21 Jul 2020
A week ago, I wrote a blog about the value of gathering QUIC logs (qlog) and processing them to derive statistics and better understand how the protocol interacts in practice with networks. My example was an analysis of packet losses. In many logs packet losses appeared to not happen as isolated random incidents, but rather as “trains” of successive errors. I have gathered more logs since and see that while this is true for some servers, it is not true for others. The new data from “quic.aiortc.org” confirms the correlation of errors, but the data from “nghttp2.org” does not show it.
This is not unexpected. Differences in local conditions and in server software cause differences in observations. The data is gathered from test servers, interacting with different testing clients. For example, the data set from “nghttp2.org” includes a lot of connections with short round trip times, from locations near the server. Getting more data from more servers would probably show still different sets of patterns. Data from user generated traffic would be useful, but servers will not provide it before we address privacy issues.
Full QUIC logs will reveal IP addresses of clients and servers, names of servers, times and parameters of connection, the length of downloaded documents, and QUIC parameters like connection identifiers. Incidental data might reveal names of documents, and maybe part of their contents. Logs may also contain information messages and error messages, which themselves might contain information about clients and servers.
One approach would be to build an automated “log scrubber” that would “clean” the logs, so the cleaned archives could be used for research without causing privacy issues. This requires examining all the data elements and deciding whether they can to be archived as is, whether they need to be anonymized before archiving, or whether they need to be simply deleted. For example, contents and names of documents should probably be removed from the long-term archives. Headers of packets and acknowledgement frames should probably be kept. Connection identifiers should probably be anonymized to enable correlation between client and server logs without allowing tracking of users.

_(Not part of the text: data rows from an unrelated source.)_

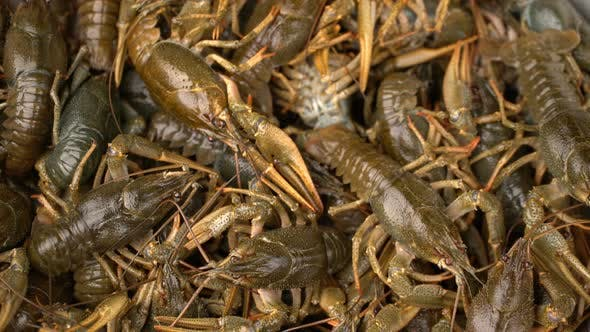 Footage Live Crayfish  Rotate on a Tray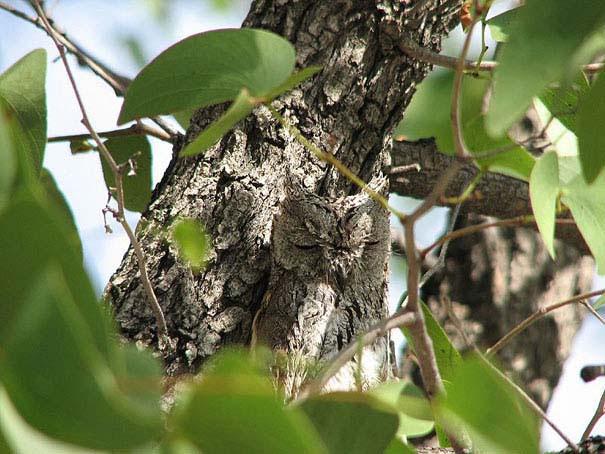 Κουκουβάγιες: Οι σπεσιαλίστες του καμουφλάζ (17)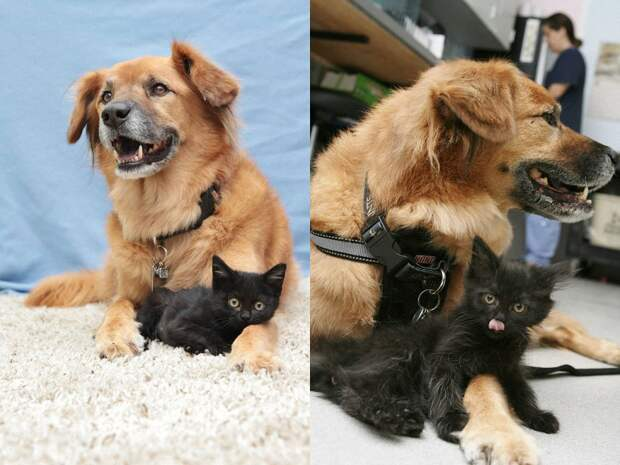 Пёс Бутс который работает кошачьей няней-7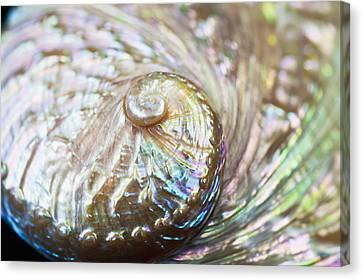 Abalone Shell Close-up Canvas Print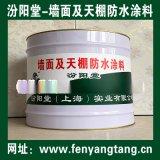 墙面及天棚防水涂料、涂膜坚韧、粘结力强、抗水渗透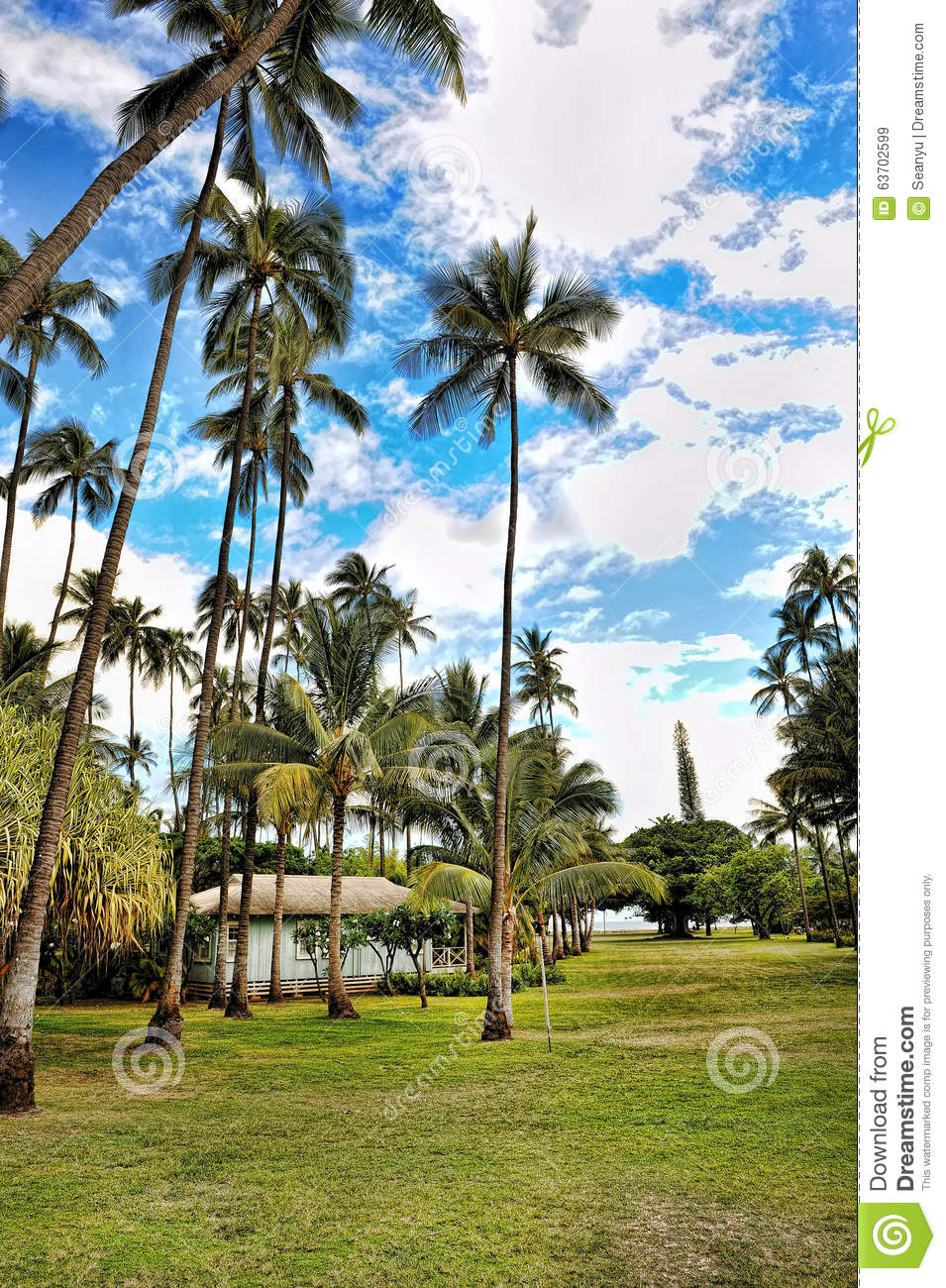 vacation in paradise the hawaiian islands Big island hawaii vacation packages  and discovering which slice of paradise is ideal for you is all part of the fun  all hawaiian islands were formed by a .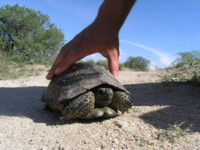Highlight for Album: Land Turtles of the Turkish Coast and Cappadocia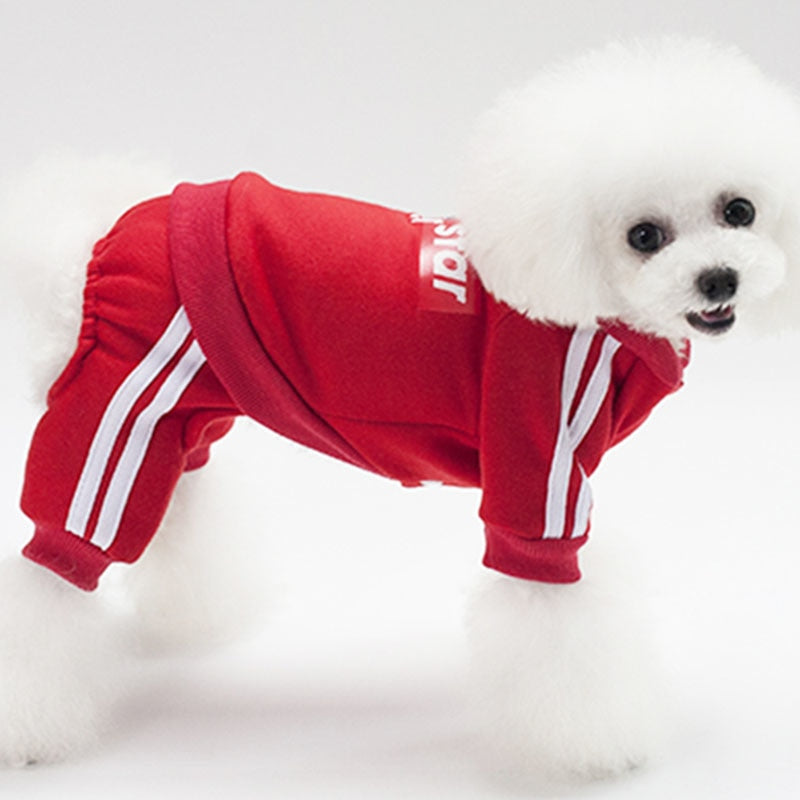 Fashionable Sporty Superstar Print Dog Overall Jumpsuit - Woof Apparel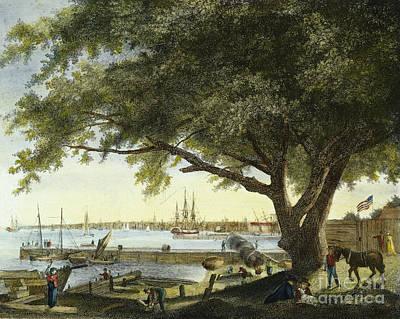 Port Of Philadelphia, 1800 Poster by Granger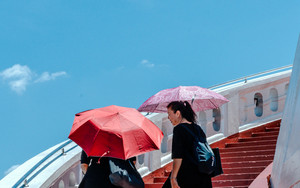 Umbrellas On Red Staircase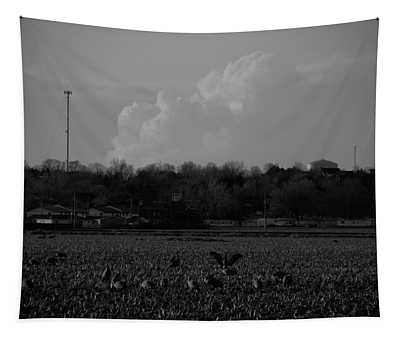 Sand Hill Cranes With Nebraska Thunderstorm Tapestry
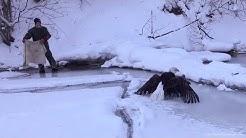 Iced Eagle Rescue on Lake Michigan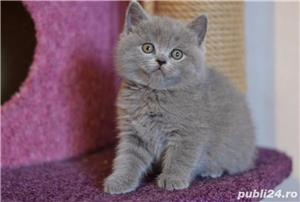 Super ofertă! British shorthair blue rasă pură poze reale - imagine 1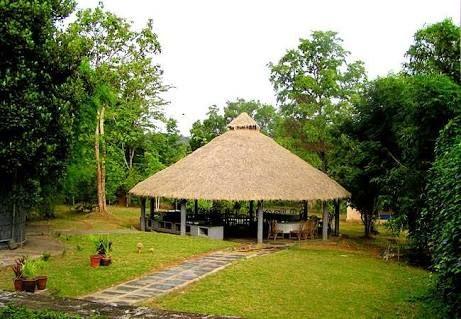 Jungle Lodges and Resorts in Dandeli  #resorts #dandeli #adventuretour
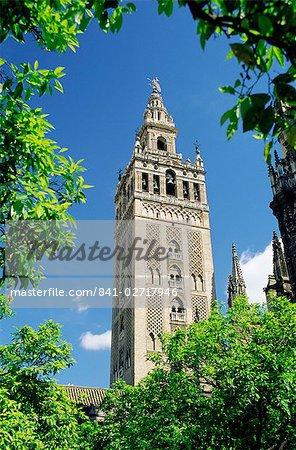 The Giralda, the Moorish minaret and observatory, Seville, Andalucia (Andalusia), Spain, Europe
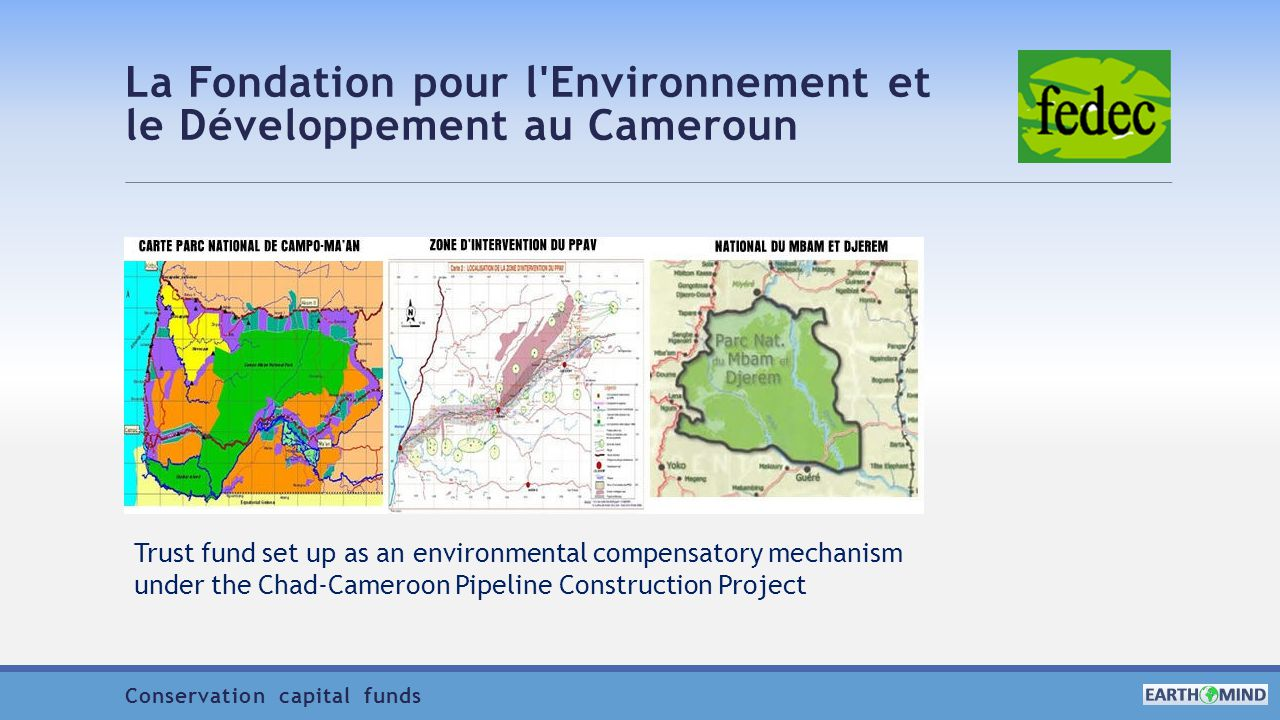 La Fondation pour l Environnement et le Développement au Cameroun Trust fund set up as an environmental compensatory mechanism under the Chad-Cameroon Pipeline Construction Project Conservation capital funds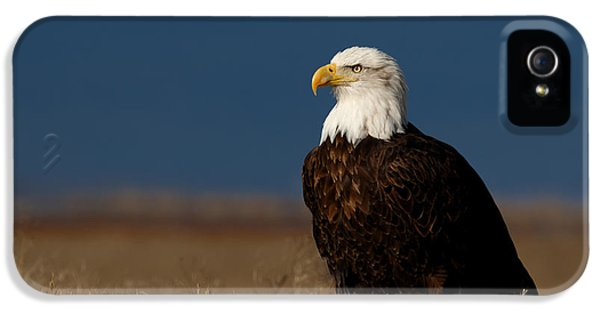 Basking In The Morning Light IPhone 5 Case by Beve Brown-Clark Photography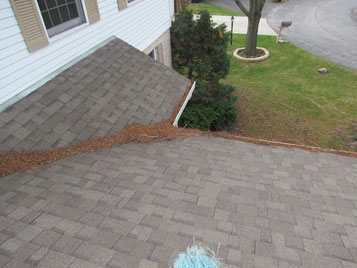 Sweeping of leaves and cleaning of gutters needed here.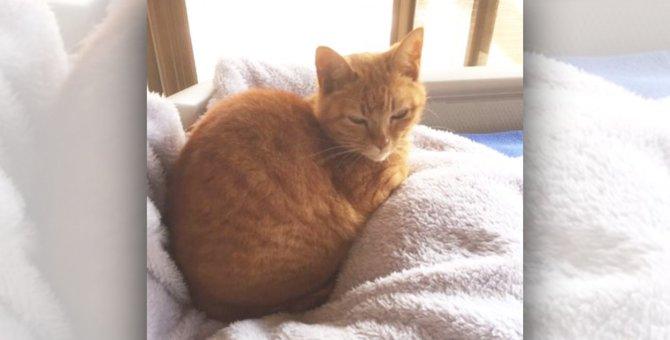 保護センターから来た子猫。たった5日で「ずっと前から居た感」!?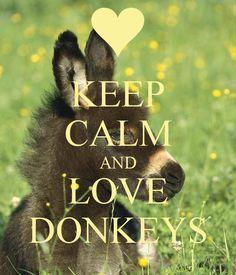 KEEP CALM AND LOVE DONKEYS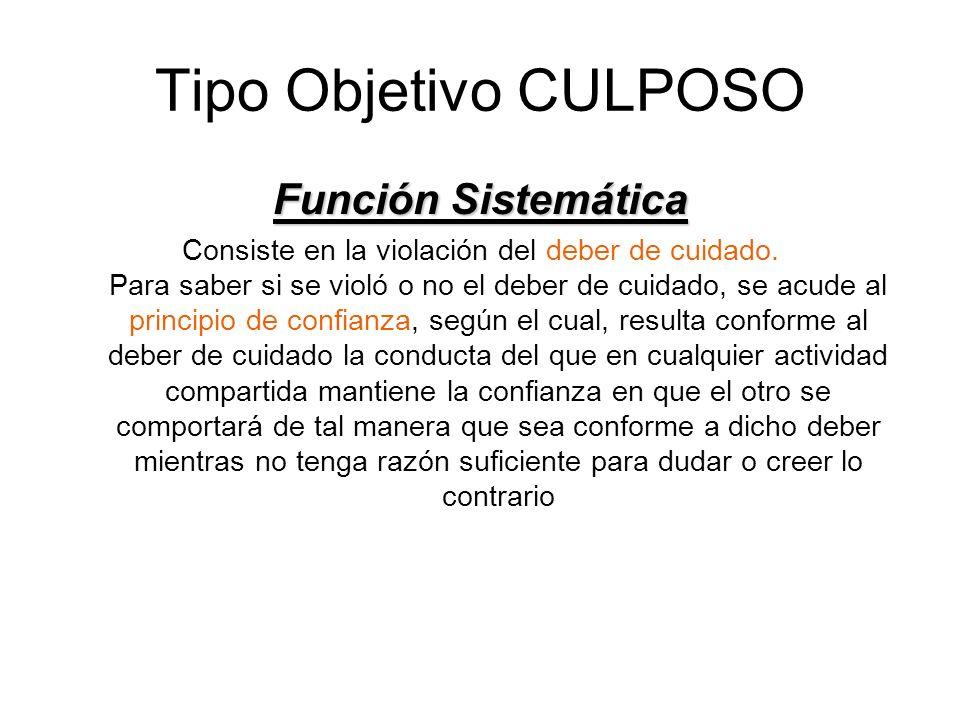 Tipo Objetivo CULPOSO Función Sistemática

The good news is that the QLOG specification allows easy parsing of the logs, and thus easy implementation of an efficient scrubber. But before that, we need to achieve a consensus on a “log privacy” requirement. I just gave a examples of log elements for which consensus appears reasonably easy to reach, but these are the easy ones. In the end, I can see the privacy specification being almost as long as the QUIC specification itself! But let us not lose sight of the goal. Big companies have private access to large amount of data and use it to improve their products. Independent researchers need enough publicly available data to compete. And they will only get that if we solve the privacy issues.